Copy out the passage on launching public-sector solutions word for word, in full.

**EXTRACT:**
════════════════════

The individuals in these situations did not voluntarily come to the government’s door, and they most likely want to leave as soon as possible. That means the first touchpoint with these customers needs to acknowledge their distress by getting them into the correct solution funnel as quickly as possible. While that obviously means designing the best solution possible for their situation, that also means clearly signaling what your offering will solve and what it will not. Nothing is more damaging to a customer relationship than getting someone into your sales funnel only to have them realize they don’t want or need the thing you’re offering part way through. At best they feel like you’ve wasted their time; at worst, they feel like you’ve purposefully deceived them. No solution is for “everyone”. Should a public solution be available to everyone? Yes. Is a public solution applicable to everyone? No, absolutely not. If you believe your offering is for “everyone”, you’re confusing availability with applicability [link to section in Marketing], and you will damage your customer relationships.
The Training and Marketing sections of this Guide should help you solve the Hostess problem.
The Runway problem
The last problem you must solve for effective launch is the Runway problem. To solve it, you need to know that you can deliver your solution consistently and to the level of quality expected by your audience for a reasonable amount of time. Since individuals’ relationship with the government is from prenatal to probate, a “reasonable amount of time” in the public sector is safely measured in years, not fiscal quarters or academic terms.

════════════════════

**DATA:**
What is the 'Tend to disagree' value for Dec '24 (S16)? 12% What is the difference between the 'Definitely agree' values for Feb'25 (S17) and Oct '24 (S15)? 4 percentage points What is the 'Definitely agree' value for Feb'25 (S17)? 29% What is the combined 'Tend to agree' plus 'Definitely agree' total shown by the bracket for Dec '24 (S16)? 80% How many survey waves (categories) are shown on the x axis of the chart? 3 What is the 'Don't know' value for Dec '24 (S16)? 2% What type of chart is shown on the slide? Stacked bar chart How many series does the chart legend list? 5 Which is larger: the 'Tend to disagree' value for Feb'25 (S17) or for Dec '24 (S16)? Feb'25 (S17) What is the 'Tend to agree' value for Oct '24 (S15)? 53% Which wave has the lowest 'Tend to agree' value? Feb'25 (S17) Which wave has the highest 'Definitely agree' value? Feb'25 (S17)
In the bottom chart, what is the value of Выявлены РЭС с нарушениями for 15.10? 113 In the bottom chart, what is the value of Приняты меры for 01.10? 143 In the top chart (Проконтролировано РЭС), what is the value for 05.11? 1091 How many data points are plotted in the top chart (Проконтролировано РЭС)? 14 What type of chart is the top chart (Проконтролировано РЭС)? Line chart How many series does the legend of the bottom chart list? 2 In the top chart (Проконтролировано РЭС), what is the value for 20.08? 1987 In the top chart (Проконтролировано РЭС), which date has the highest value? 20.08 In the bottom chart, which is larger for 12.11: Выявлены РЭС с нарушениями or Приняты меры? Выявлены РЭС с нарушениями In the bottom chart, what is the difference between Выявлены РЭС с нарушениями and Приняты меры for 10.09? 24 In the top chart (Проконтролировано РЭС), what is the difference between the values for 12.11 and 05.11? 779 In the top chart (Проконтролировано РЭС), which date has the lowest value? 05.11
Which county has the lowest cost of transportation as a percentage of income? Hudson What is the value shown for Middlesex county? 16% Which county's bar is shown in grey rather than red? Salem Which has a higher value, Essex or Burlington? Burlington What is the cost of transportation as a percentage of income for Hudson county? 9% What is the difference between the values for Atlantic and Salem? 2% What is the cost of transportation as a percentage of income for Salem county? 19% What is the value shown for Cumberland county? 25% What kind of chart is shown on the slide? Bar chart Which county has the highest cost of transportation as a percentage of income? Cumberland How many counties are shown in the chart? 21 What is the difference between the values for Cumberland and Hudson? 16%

════════════════════

**SOLUTION TO THIS EXERCISE:**
The individuals in these situations did not voluntarily come to the government’s door, and they most likely want to leave as soon as possible. That means the first touchpoint with these customers needs to acknowledge their distress by getting them into the correct solution funnel as quickly as possible. While that obviously means designing the best solution possible for their situation, that also means clearly signaling what your offering will solve and what it will not. Nothing is more damaging to a customer relationship than getting someone into your sales funnel only to have them realize they don’t want or need the thing you’re offering part way through. At best they feel like you’ve wasted their time; at worst, they feel like you’ve purposefully deceived them. No solution is for “everyone”. Should a public solution be available to everyone? Yes. Is a public solution applicable to everyone? No, absolutely not. If you believe your offering is for “everyone”, you’re confusing availability with applicability [link to section in Marketing], and you will damage your customer relationships.
The Training and Marketing sections of this Guide should help you solve the Hostess problem.
The Runway problem
The last problem you must solve for effective launch is the Runway problem. To solve it, you need to know that you can deliver your solution consistently and to the level of quality expected by your audience for a reasonable amount of time. Since individuals’ relationship with the government is from prenatal to probate, a “reasonable amount of time” in the public sector is safely measured in years, not fiscal quarters or academic terms.